A recent article written by Jon Turney for AEON sparks a new perspective on how design fiction, not science, hints at the future we actually want.
Turney’s argument is infatuated with the concept of how design fiction’s efforts to create imaginative realisations of technology (which consciously try to evoke discussion that avoids polarising opinion) have a key ingredient.
Unlike the new worlds of sci-fi novels, or the ultra-detailed visuals of futuristic cinema, their stories are unfinished. In good design fiction, the story is merely hinted at, the possibilities left open. It is up to the person who stumbles across the design to make sense of how it might be part of a storied future.
The article below has been fabricated as a springboard to provoke further discussions, a loftier goal is at stake that goes beyond the creation of ideas for things we want, positioning instead a world that questions why we want them, are they really better, and how will they change us should we get what we want.

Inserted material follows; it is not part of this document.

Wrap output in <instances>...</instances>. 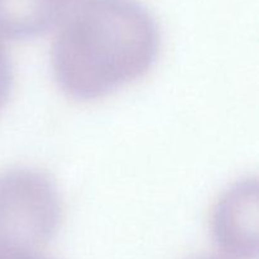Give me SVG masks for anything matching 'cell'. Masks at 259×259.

Picture yourself in a supermarket aisle in 2050. These new ‘magic meatballs’, brightly coloured for the kids, seem worth a try. Better have some of the meat powder too, one of the more established products from the mass-manufacturers of cultured meat – you can make that creamy meat-based fondue that always satisfies. You don’t fancy the meat ice-cream today, but there’s still time left for a trip to the deli counter, for some expensive, but delicious ‘rustic’ meat, matured in special vats, or perhaps some knitted steaks. And you can pile your cart secure in the knowledge that no animals were harmed in the making of any of these offerings.
At the moment, in vitro meat is a laboratory venture, yielding expensive and unappetising-looking muscle fibres that might be fit for filler in pies or burgers. But suppose the researchers’ ambitions are realised? Where will the technology go? How will it be marketed and consumed? Who might want it, and what for? These questions animate The In Vitro Meat Cook Book (2014) by Koert van Mensvoort and Hendrik-Jan Grievink, whose recipes for hypothetical products are sampled above. The authors’ open-ended, imaginative approach makes the book a good example of a new way of questioning technology: design fiction. As questions about technological choices trouble us more and more, it could be that design fiction, not science, has the better answers.
The stories we tell ourselves about technology – typically, optimistic ones from would-be innovators, pessimistic ones from their critics – are usually too simple. Making them more complex can support a richer discussion about where a technology might be going, and the kind of futures it could open up. That calls for a kind of realism in the depiction of technical possibilities that is inspiring a new cadre of practitioners of design fiction, or critical design. In the cookbook, for example, that realism comes from using a familiar recipe format to take the reader into unfamiliar worlds. The future facts are imagined, but not fanciful in the context of current research. They might never happen, but they could.
There are plenty of other examples of this effort to spur us to new thinking. In 2014, the Near Future Laboratory, a US-European design studio, published the TBD Catalog , an entire compendium of possible future products, from drone dog-walkers to environmentally sound seed-based feedstock for a 3D-printer. Other designers are committed to making actual objects or convincing mock-ups to think with. Either way, it is the detail that diverts. The 3D-printer cartridges, complete with model numbers and prices, look close enough to real adverts for things you’ve already bought to carry conviction. These finely textured depictions of the potential accouterments of the future stimulate discussion in ways that earlier efforts to imagine technology often fail to do. They might even offer a more effective way to create futures we actually want.